◆ **PROBLEM**: Render the entries in the stretch from the line containing "In the given" through the line containing "0.59 meters" as a two-column CSV with the headers text and answer. Give one row per entry, put each field in double quotes, and replace any line breaks with spaces.

◆ **PROVIDED DATA**:
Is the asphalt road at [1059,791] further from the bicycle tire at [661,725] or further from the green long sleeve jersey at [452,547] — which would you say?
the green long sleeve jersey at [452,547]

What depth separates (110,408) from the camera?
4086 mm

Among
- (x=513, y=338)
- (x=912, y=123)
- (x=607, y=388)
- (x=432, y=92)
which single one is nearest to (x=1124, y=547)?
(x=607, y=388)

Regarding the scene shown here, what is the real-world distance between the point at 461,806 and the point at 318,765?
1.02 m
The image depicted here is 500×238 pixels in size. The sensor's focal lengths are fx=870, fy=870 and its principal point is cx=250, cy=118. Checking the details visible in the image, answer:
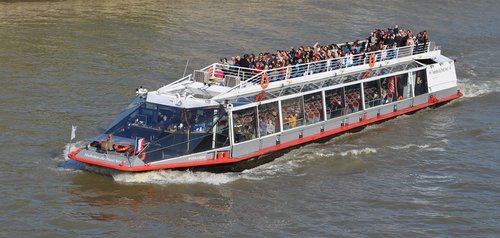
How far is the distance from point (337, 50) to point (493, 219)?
12.4 metres

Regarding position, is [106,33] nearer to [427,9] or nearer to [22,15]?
[22,15]

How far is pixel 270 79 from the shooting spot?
102 feet

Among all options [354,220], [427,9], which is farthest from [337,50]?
[427,9]

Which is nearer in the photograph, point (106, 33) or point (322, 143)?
point (322, 143)

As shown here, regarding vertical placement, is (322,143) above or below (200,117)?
below

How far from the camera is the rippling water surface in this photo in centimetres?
2489

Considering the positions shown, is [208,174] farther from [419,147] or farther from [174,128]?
[419,147]

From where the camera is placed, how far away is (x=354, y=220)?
83.6ft

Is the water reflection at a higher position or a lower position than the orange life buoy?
lower

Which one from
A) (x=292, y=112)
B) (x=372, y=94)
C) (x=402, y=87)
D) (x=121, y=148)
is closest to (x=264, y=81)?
(x=292, y=112)

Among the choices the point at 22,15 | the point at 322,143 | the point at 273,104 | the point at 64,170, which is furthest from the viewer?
the point at 22,15

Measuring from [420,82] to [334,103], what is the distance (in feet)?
21.2

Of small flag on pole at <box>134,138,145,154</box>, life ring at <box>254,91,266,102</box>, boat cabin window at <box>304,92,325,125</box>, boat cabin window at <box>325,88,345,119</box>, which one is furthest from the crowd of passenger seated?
small flag on pole at <box>134,138,145,154</box>

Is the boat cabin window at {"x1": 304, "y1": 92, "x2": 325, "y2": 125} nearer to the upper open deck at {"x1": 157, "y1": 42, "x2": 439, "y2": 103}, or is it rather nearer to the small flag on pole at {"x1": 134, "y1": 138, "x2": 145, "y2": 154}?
the upper open deck at {"x1": 157, "y1": 42, "x2": 439, "y2": 103}
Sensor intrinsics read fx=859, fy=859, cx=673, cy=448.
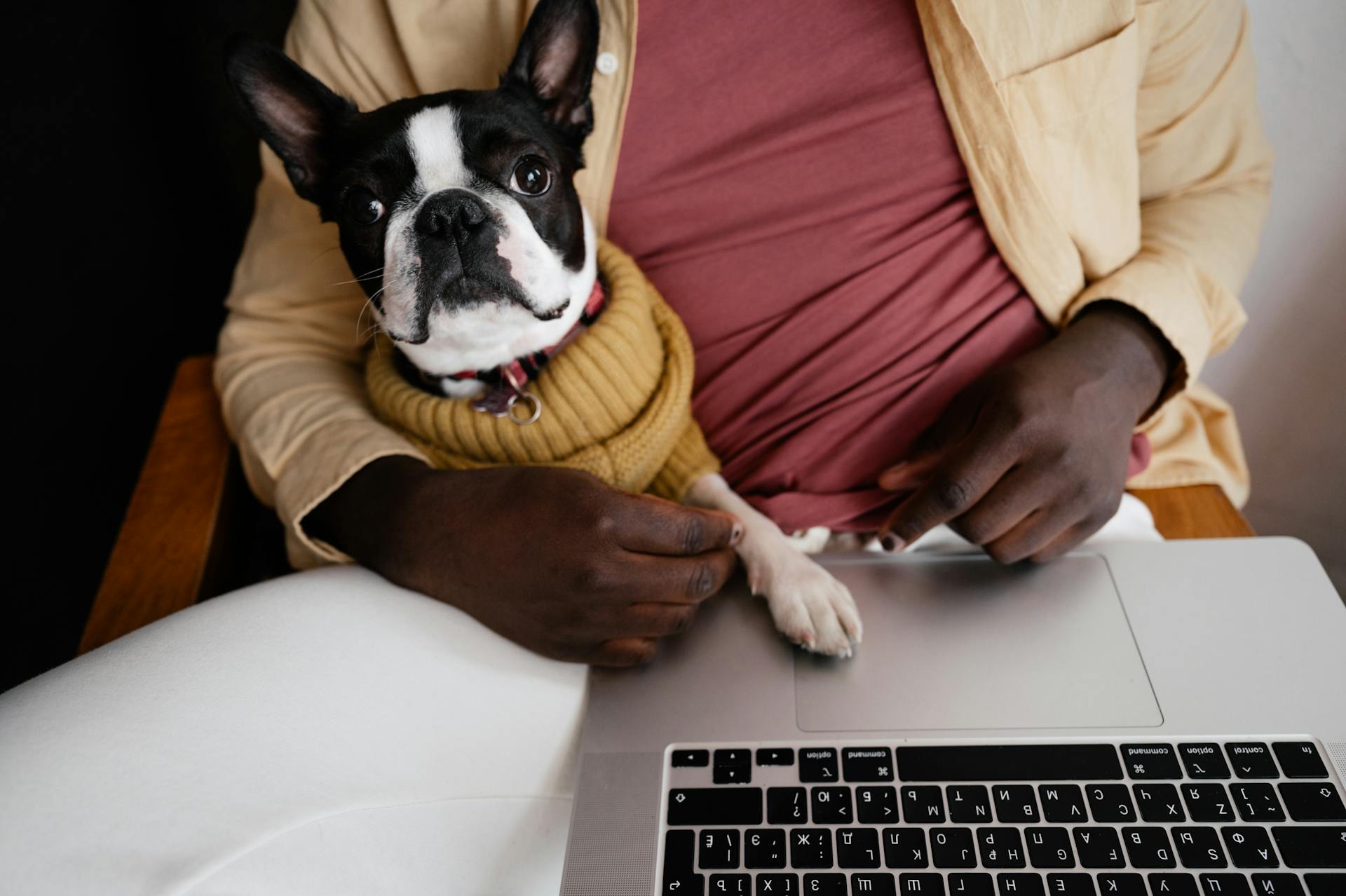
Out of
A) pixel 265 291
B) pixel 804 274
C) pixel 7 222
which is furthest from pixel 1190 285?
pixel 7 222

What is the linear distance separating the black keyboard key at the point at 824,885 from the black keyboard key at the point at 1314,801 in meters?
0.33

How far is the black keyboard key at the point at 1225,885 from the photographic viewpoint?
1.94 ft

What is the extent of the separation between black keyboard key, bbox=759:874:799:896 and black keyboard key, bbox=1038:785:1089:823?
0.19m

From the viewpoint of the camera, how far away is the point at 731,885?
2.08ft

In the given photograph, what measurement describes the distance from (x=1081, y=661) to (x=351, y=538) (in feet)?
2.28

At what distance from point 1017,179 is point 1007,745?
23.1 inches

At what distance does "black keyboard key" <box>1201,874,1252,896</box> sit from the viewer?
0.59 meters

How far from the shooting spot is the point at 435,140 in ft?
3.05

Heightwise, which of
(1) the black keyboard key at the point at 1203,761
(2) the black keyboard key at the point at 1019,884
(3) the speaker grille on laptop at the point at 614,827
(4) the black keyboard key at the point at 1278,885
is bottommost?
(4) the black keyboard key at the point at 1278,885

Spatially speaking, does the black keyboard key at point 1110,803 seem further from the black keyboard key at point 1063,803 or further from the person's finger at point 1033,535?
the person's finger at point 1033,535

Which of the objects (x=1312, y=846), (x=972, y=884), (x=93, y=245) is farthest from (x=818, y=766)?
(x=93, y=245)

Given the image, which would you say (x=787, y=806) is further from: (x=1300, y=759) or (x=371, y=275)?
(x=371, y=275)

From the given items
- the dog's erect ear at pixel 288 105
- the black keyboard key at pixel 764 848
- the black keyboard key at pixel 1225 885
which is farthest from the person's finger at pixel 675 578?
the dog's erect ear at pixel 288 105

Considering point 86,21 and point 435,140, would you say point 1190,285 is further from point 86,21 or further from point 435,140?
point 86,21
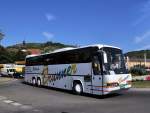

◆ **EXPECTED ANSWER**:
text,answer
"In the given photograph, what measurement describes the distance from (x=1081, y=661) to (x=351, y=538) (in feet)?","2.28"
"At what distance from point 1017,179 is point 1007,745?","23.1 inches"
"At what distance does ""black keyboard key"" <box>1201,874,1252,896</box> sit from the viewer?","0.59 meters"